Attempted fraud on Bank of Ireland credit card

L

Lucius Lamb

Registered User
Messages
37
Bank of Ireland has blocked my credit card after fraudsters tried to charge an online transaction (Spotify purchase) for €9.99. Hats off to the bank for picking it up because, if this transaction were successful, the fraudster would have come back for more.
My problem is that this is the fourth such occurrence since December: three on my spouse's card and once on mine (one account with two cardholders). The bank says that, by generating enough random numbers, fraudsters eventually get lucky by hitting on the right combination of number, expiry date and CCV code of a valid card.
It's a real nuisance because every time the card has to be reissued, which takes 5-7 working days. Regular subscriptions charged to the card have to be switched to the replacement card. I've been left without a card over bank holiday weekend.
Am I just unlucky or does this happen as regularly to other people and at other banks? I appreciate that fraud is rampant but four successful hits in as many months? I'd move to another card company if I thought they'd be less susceptible to fraud attacks.
 
Lucius Lamb said:
The bank says that, by generating enough random numbers, fraudsters eventually get lucky by hitting on the right combination of number, expiry date and CCV code of a valid card.
Click to expand...
That seems a bit odd. Spotify should have systems that block these kinds of automated attempts.

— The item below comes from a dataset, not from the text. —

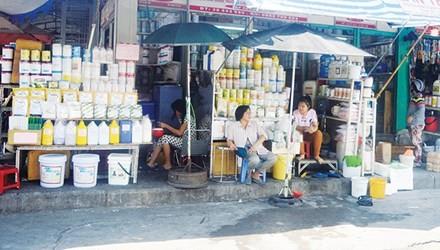 """Chợ """"thần chết"""" giữa Sài Gòn"""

I would use Occam's Razor here and suspect that some provider is leaking your card details to fraudsters. It was 20 years ago, but I once worked in a small firm that had literally hundreds of credit card details on paper in filing cabinets. We would ring customers up to get the CVV code and were instructed to record it! My guess is that a smaller merchant who makes debits via a physical terminal is the risk factor. Credit card details rarely get leaked from Shopify, Amazon, etc.

Lucius Lamb said:
My problem is that this is the fourth such occurrence since December: three on my spouse's card and once on mine (one account with two cardholders).
Click to expand...
Another option is a family member or someone in your house who has access to the cards......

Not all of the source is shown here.